In the future there should be wonders aplenty for the searcher and many paths to pursue in a vast architecture of possibilities. So each of us should be able develop in interesting and unique ways, with joy accompanying our efforts, including those occasions when we reflect on where we’ve been before and how far we’ve come, something that should both comfort and inspire. Joy will thus help us maintain a reasonable sense of our identity as time goes by. If this course of development can be pursued, the rich diversity of individuals will, I submit, produce greater benefits overall than if all were subsumed in a vast collective enterprise, with individuality devalued or obliterated. As a possible precedent, we may consider how collective enterprises in our own history, and particularly totalitarian governments with centrally planned economies, have been unable to compete with more decentralized, democratic systems. The separate, developing, considerate, immortal ego, then, should have more to offer all around than some form of “nonself” or a fused consciousness.
In our advancement, of course, we should make use of whatever discoveries and technologies may be applicable. Inevitably this will involve risk but “nothing ventured, nothing gained.” In fact I think our deepening understanding will make adaptations possible that would otherwise be out of the question. The elimination of aging and biological death should be accompanied by increased understanding of the psychological difficulties connected with immortalization, with a proliferation of possible remedies. People should have numerous means to deal with various “illnesses” they may have inherited from the mortal past, along with the difficulties they encounter in the course of a hopefully unbounded future.
Notes:
1. URL: http://www.secweb.org/asset.asp?AssetID=333
2. Gerald Gruman, “A History of Ideas about the Prolongation of Life.” Transactions of the American Philosophical Society 56, no. 9 (December 1966), 15.
3. Ibid., 14.
4. Hammalawa Saddhatissa, Life of the Buddha. New York: Harper and Row, 1976, 31.

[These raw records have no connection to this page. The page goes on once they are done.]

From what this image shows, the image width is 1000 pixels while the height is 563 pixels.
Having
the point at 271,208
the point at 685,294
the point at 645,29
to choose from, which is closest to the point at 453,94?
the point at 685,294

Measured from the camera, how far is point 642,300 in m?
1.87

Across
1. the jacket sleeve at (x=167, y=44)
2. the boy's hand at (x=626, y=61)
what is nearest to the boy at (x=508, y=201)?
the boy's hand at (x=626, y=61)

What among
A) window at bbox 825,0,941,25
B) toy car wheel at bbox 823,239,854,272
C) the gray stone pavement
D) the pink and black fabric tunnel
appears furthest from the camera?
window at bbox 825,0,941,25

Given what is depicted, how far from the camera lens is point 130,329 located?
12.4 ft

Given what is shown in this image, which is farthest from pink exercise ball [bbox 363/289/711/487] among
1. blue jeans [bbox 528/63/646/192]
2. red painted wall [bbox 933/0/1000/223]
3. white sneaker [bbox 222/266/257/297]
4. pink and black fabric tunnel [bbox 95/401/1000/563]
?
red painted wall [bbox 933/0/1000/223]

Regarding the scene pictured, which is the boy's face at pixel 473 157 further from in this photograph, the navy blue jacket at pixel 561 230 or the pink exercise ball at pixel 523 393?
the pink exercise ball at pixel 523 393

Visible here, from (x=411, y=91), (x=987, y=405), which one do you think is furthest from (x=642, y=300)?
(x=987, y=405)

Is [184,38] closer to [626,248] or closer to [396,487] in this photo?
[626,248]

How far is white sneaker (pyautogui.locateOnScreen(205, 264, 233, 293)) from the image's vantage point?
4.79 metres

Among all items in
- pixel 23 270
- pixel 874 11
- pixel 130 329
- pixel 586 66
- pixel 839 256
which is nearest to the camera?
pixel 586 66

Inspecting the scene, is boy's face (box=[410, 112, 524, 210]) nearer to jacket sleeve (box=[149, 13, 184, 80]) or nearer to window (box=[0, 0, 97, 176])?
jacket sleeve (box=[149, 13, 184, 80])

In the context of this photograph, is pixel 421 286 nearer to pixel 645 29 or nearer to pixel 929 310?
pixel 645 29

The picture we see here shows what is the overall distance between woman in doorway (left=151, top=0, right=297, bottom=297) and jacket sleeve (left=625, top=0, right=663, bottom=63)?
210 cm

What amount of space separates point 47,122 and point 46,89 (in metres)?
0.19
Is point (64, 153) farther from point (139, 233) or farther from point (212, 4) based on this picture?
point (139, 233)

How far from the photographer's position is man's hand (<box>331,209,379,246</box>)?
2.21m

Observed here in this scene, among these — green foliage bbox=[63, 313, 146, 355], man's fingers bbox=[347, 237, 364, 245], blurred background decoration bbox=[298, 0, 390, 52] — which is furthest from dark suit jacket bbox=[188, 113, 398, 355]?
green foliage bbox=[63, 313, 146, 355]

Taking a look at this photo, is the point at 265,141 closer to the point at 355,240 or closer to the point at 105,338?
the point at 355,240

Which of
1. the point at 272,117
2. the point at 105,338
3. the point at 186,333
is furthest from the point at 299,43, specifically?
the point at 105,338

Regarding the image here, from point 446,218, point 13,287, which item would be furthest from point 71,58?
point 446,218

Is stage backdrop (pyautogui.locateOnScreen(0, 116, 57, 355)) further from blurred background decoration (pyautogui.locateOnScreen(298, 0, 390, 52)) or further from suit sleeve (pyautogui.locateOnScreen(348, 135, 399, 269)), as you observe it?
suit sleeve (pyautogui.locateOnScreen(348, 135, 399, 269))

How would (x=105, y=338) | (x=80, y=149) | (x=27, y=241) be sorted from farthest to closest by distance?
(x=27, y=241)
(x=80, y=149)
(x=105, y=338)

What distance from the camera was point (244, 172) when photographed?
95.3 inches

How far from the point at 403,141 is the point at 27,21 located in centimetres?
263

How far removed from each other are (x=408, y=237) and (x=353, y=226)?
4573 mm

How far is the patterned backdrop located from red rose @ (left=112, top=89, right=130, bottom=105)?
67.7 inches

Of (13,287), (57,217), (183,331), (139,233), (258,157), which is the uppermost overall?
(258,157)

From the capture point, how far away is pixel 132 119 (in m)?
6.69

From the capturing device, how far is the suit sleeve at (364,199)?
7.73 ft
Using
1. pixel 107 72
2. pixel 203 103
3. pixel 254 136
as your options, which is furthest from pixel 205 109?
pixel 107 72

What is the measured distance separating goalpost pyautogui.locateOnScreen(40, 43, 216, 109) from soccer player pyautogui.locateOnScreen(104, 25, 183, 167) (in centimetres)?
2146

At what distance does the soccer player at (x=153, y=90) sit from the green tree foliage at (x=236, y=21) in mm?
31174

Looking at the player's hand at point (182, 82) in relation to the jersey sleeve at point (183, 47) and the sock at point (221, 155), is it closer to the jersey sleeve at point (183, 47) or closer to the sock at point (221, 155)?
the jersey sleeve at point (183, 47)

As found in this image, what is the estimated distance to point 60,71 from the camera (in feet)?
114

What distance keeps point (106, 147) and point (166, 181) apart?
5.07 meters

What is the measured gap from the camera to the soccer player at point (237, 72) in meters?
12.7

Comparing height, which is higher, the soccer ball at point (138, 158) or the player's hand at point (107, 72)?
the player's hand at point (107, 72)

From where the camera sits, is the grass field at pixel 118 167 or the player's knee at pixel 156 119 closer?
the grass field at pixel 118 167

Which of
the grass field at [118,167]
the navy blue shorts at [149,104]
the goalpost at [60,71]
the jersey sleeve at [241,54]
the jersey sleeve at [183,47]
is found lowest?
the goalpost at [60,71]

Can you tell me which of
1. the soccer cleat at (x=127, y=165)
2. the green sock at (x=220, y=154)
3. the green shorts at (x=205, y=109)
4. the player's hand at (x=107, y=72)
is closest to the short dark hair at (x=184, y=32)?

5. Bertrand Russell, Why I Am Not a Christian, and Other Essays on Religion and Related Subjects. Ed. Paul Edwards. New York: Simon and Schuster, 1957, 107, as quoted in Frank J. Tipler, The Physics of Immortality: Modern Cosmology, God, and the Resurrection of the Dead. New York: Doubleday, 1994., 69.
6. Ibid., 11, as quoted in Tipler, Physics of Immortality, 70.
7. See R. Michael Perry, Forever for All: Moral Philosophy, Cryonics, and the Scientific Prospects for Immortality, Parkland, Florida: Universal Publishers, 2000.
8. John Hick, Death and Eternal Life, Louisville, Ky.: Westminster/John Knox Press, 1994, 410, as quoted in Perry, Forever for All, 470.